### Task input:
- - -
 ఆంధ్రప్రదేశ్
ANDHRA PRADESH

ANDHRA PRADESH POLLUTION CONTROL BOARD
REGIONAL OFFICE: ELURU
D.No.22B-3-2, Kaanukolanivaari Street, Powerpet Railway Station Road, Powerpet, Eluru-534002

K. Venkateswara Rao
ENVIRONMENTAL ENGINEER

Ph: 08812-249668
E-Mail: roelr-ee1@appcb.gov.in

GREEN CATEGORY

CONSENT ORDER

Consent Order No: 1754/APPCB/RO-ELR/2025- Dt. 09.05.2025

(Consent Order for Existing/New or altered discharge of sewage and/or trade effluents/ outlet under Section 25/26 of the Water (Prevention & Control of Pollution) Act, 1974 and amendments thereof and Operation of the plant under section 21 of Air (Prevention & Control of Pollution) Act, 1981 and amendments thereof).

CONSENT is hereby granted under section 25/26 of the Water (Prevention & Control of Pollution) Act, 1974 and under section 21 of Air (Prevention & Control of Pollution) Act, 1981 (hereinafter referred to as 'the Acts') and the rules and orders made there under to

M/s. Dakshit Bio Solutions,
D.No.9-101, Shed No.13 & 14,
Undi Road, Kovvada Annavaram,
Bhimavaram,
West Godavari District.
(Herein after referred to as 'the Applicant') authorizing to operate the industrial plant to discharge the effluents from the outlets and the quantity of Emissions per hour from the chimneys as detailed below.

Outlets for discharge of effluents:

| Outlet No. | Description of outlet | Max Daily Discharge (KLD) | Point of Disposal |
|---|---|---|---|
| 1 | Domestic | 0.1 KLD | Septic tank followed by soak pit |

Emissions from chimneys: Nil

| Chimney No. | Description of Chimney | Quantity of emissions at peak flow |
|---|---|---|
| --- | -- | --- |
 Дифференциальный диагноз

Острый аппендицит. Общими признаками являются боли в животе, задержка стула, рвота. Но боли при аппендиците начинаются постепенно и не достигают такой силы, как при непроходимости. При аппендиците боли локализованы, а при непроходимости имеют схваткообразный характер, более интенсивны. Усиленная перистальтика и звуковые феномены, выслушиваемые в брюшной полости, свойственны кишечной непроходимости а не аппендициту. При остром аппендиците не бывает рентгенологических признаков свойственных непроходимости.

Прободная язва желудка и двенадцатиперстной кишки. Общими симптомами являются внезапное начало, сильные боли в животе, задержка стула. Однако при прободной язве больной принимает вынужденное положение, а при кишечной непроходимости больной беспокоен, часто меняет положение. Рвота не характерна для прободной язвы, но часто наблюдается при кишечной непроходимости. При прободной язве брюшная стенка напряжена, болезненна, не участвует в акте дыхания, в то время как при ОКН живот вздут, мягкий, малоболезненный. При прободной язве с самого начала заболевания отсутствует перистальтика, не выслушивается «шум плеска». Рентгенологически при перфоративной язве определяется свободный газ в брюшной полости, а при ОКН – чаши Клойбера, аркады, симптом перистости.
- - -
### Problem to work on:
After locating the line with "Ph: 08812-249668" in the material above, return it and each line after it exactly, ending at the line with "Дифференциальный диагноз".

### Solution for this problem:
Ph: 08812-249668
E-Mail: roelr-ee1@appcb.gov.in

GREEN CATEGORY

CONSENT ORDER

Consent Order No: 1754/APPCB/RO-ELR/2025- Dt. 09.05.2025

(Consent Order for Existing/New or altered discharge of sewage and/or trade effluents/ outlet under Section 25/26 of the Water (Prevention & Control of Pollution) Act, 1974 and amendments thereof and Operation of the plant under section 21 of Air (Prevention & Control of Pollution) Act, 1981 and amendments thereof).

CONSENT is hereby granted under section 25/26 of the Water (Prevention & Control of Pollution) Act, 1974 and under section 21 of Air (Prevention & Control of Pollution) Act, 1981 (hereinafter referred to as 'the Acts') and the rules and orders made there under to

M/s. Dakshit Bio Solutions,
D.No.9-101, Shed No.13 & 14,
Undi Road, Kovvada Annavaram,
Bhimavaram,
West Godavari District.
(Herein after referred to as 'the Applicant') authorizing to operate the industrial plant to discharge the effluents from the outlets and the quantity of Emissions per hour from the chimneys as detailed below.

Outlets for discharge of effluents:

| Outlet No. | Description of outlet | Max Daily Discharge (KLD) | Point of Disposal |
|---|---|---|---|
| 1 | Domestic | 0.1 KLD | Septic tank followed by soak pit |

Emissions from chimneys: Nil

| Chimney No. | Description of Chimney | Quantity of emissions at peak flow |
|---|---|---|
| --- | -- | --- |
 Дифференциальный диагноз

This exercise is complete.